How to Use a Fan
Look, I know what you’re thinking. “This is the stupidest article I’ve ever read, and, separately, I’m not as cool as I should be right now.”
First, trust me a little, okay? When, other than sometimes, have I ever steered you wrong? And for the second part, well there’s a reason for that. Now most people, myself included, follow the simple and useful method of using the fan to blow on you to cool yourself of. Aimed right at your body, it’s game over. Right? Not quite. Because while that works on the immediate goal it doesn’t work long-term. That’s because fans don’t create any new air: they just move existing air around.
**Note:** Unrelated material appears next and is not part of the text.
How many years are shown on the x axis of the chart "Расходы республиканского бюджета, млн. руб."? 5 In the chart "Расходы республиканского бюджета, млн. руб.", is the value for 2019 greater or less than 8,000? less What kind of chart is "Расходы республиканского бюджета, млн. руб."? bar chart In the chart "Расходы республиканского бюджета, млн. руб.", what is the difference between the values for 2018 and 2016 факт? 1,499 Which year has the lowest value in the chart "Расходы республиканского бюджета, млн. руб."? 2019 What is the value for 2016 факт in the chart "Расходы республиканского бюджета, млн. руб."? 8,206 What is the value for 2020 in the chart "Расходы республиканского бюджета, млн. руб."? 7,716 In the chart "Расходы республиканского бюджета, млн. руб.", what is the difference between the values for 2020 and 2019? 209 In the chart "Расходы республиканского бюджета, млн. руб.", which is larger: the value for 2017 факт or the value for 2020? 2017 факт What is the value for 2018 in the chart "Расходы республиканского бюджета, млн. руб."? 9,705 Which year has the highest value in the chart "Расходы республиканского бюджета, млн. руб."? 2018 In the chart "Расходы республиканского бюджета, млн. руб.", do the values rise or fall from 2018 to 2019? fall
If you really want to change the temperature of the room (and if a few people are arguing of the fan) you have to have the fan face outside in your window.
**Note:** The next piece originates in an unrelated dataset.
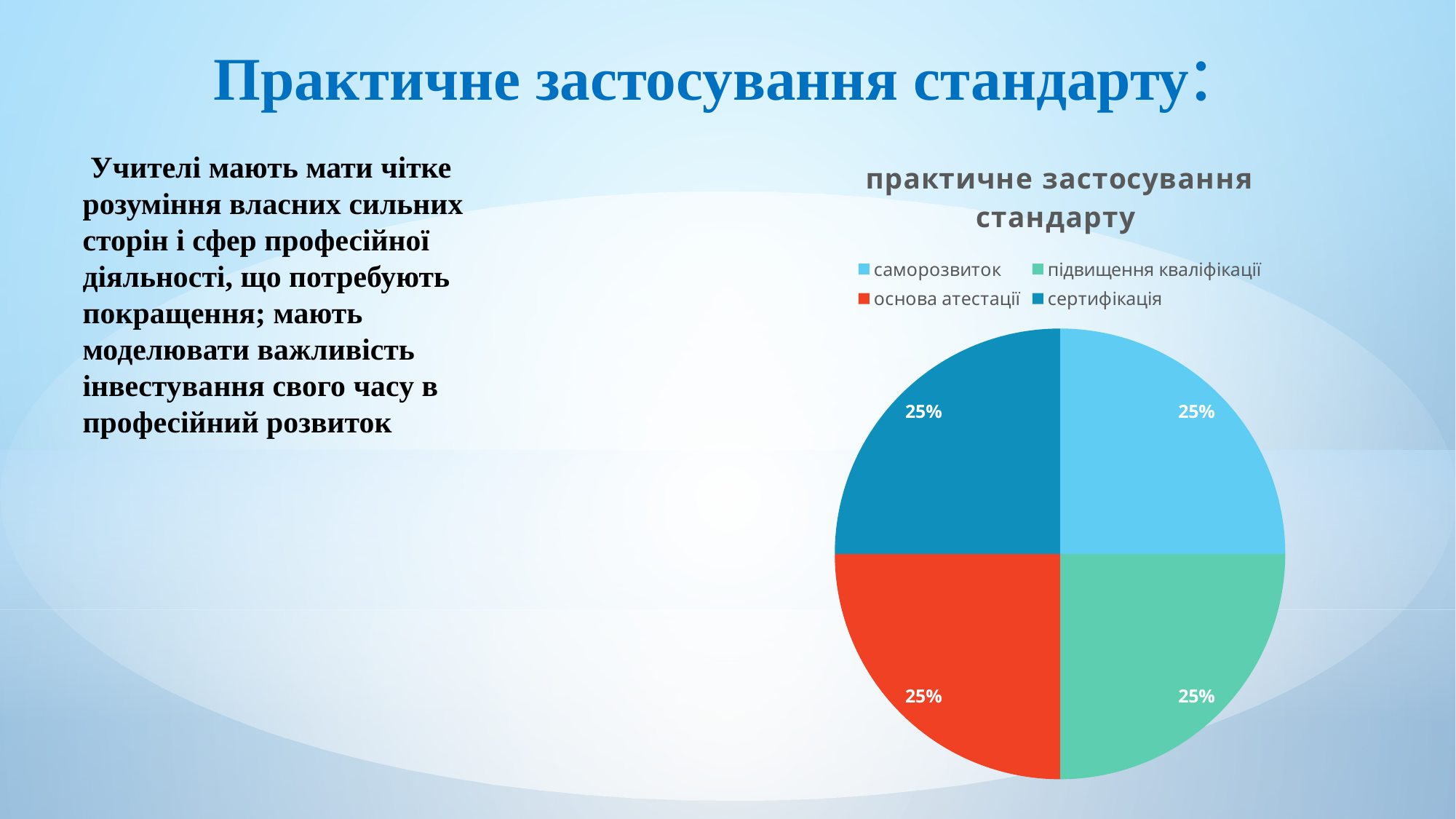
What share of the pie does саморозвиток take? 25% Do all slices of the pie chart have the same value? yes What kind of chart is shown on the slide? pie chart What is the value shown for підвищення кваліфікації? 25% What is the title of the chart? практичне застосування стандарту Which legend entry is shown in red? основа атестації What is the value shown for основа атестації? 25% How many slices does the pie chart have? 4 What share of the pie does сертифікація take? 25% What is the difference between the values for саморозвиток and сертифікація? 0% How many entries does the legend list? 4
Assuming you have two windows, leave them both open with the fan aimed spinning the air towards the outside. Thanks to our good personal friend science, this method works best. This way you move the hotter air out of the room which is then replaced with the newer, cooler air outside. The cycle creates a minor wind current in your room and will create a much more normalized cool throughout the room as opposed to a direct short-term gain.
For this to be effective you’d ideally need a second fan to help or one good fan (not a mediocre one; save that for the direct cooling) to do the job.
Pretty neat huh? A super do-able tip that’ll cool you off in the summer without increasing an electric bill crazily, requires minimal set-up, or is an air conditioner. This trick isn’t a drastic change but it does level out the room nicely, give you better breathing air, and drops the heat a few degrees as well as cutting out a little humidity. It won’t make it feel like crisp fall, but it’ll turn a terrible sweaty night into merely a bad one and it’ll turn a bad one into O.K. This summer, that’s pretty darn good.